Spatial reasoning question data
------------------------------------------------------------------------
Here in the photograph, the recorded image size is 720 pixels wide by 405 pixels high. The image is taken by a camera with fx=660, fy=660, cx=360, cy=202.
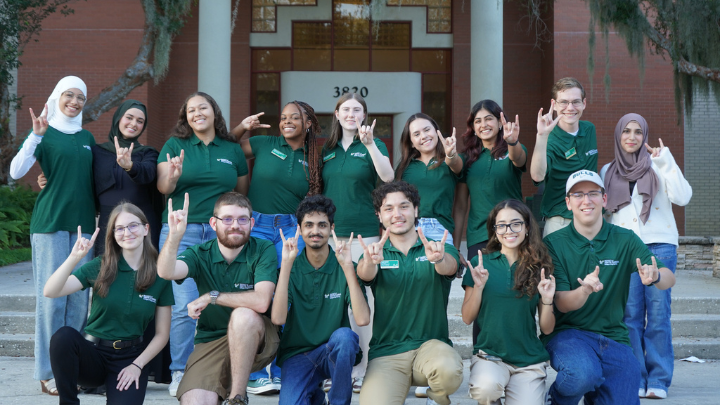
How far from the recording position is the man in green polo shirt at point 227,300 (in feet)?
12.3

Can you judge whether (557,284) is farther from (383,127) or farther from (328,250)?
(383,127)

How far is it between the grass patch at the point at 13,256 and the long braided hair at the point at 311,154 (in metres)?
7.32

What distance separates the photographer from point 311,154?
16.1 feet

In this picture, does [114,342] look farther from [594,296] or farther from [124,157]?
[594,296]

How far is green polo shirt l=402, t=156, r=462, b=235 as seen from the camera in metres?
4.63

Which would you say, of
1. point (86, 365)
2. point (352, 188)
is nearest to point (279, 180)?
point (352, 188)

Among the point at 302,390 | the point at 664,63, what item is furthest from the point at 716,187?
the point at 302,390

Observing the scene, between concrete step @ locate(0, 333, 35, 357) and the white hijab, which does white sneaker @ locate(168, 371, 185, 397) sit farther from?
concrete step @ locate(0, 333, 35, 357)

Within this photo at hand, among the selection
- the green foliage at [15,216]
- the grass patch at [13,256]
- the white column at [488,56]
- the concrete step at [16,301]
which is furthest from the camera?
the white column at [488,56]

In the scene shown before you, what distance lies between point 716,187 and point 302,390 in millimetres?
15011

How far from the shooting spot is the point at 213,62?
13.5m

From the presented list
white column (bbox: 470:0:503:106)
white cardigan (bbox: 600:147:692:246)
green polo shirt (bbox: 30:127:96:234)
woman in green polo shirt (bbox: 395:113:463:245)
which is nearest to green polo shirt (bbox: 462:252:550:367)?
woman in green polo shirt (bbox: 395:113:463:245)

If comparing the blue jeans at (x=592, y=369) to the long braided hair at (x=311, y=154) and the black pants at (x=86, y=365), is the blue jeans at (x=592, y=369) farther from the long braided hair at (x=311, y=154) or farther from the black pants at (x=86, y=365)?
the black pants at (x=86, y=365)

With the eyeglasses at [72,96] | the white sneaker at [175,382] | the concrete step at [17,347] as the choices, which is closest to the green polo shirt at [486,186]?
the white sneaker at [175,382]
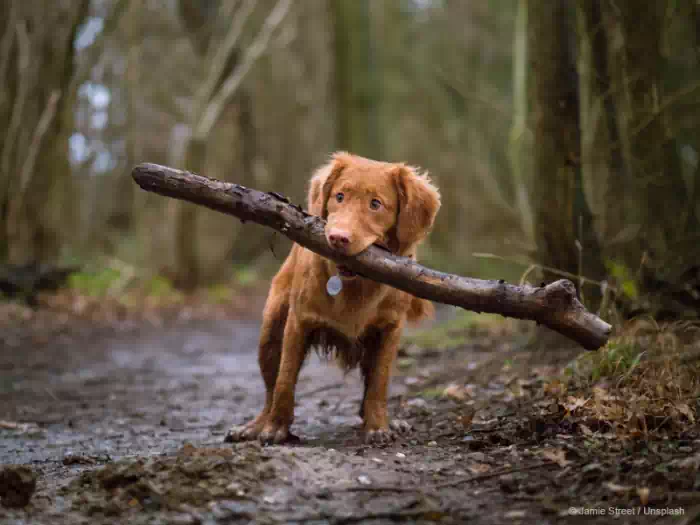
------------------------------------------------------------------------
## What to produce
Arrange the lines above as a numbered list, skipping blank lines and leaving out the pictures.

## Result of the exercise
1. Here in the photograph, the recorded image size is 720 pixels wide by 405 pixels high. The image is taken by a camera with fx=660, fy=660, cx=360, cy=202.
2. How far from the recording position is the man in green polo shirt at point 227,300 (in feet)?
3. 12.3
4. Can you judge whether (557,284) is farther from (383,127) or farther from (328,250)?
5. (383,127)
6. How far is it between the grass patch at the point at 13,256 and the long braided hair at the point at 311,154 (in metres)?
7. 7.32
8. What distance separates the photographer from point 311,154?
9. 16.1 feet
10. In this picture, does [114,342] look farther from [594,296] or farther from [124,157]?
11. [594,296]
12. How far is green polo shirt l=402, t=156, r=462, b=235 as seen from the camera in metres?
13. 4.63
14. Which would you say, of
15. 1. point (86, 365)
16. 2. point (352, 188)
17. is nearest to point (279, 180)?
18. point (352, 188)
19. Among the point at 302,390 | the point at 664,63, what item is furthest from the point at 716,187?
20. the point at 302,390
21. Observing the scene, between concrete step @ locate(0, 333, 35, 357) and the white hijab, which does white sneaker @ locate(168, 371, 185, 397) sit farther from?
22. concrete step @ locate(0, 333, 35, 357)
23. Within this photo at hand, among the selection
24. - the green foliage at [15,216]
25. - the grass patch at [13,256]
26. - the white column at [488,56]
27. - the concrete step at [16,301]
28. which is furthest from the camera?
29. the white column at [488,56]
30. In the scene shown before you, what distance lies between point 716,187 and point 302,390 in millimetres?
31. 15011
32. How far from the shooting spot is the point at 213,62?
33. 13.5m
34. From the presented list
35. white column (bbox: 470:0:503:106)
36. white cardigan (bbox: 600:147:692:246)
37. green polo shirt (bbox: 30:127:96:234)
38. woman in green polo shirt (bbox: 395:113:463:245)
39. which is nearest to green polo shirt (bbox: 462:252:550:367)?
40. woman in green polo shirt (bbox: 395:113:463:245)
41. If comparing the blue jeans at (x=592, y=369) to the long braided hair at (x=311, y=154) and the black pants at (x=86, y=365), is the blue jeans at (x=592, y=369) farther from the long braided hair at (x=311, y=154) or farther from the black pants at (x=86, y=365)?
42. the black pants at (x=86, y=365)
43. With the eyeglasses at [72,96] | the white sneaker at [175,382] | the concrete step at [17,347] as the choices, which is closest to the green polo shirt at [486,186]?
44. the white sneaker at [175,382]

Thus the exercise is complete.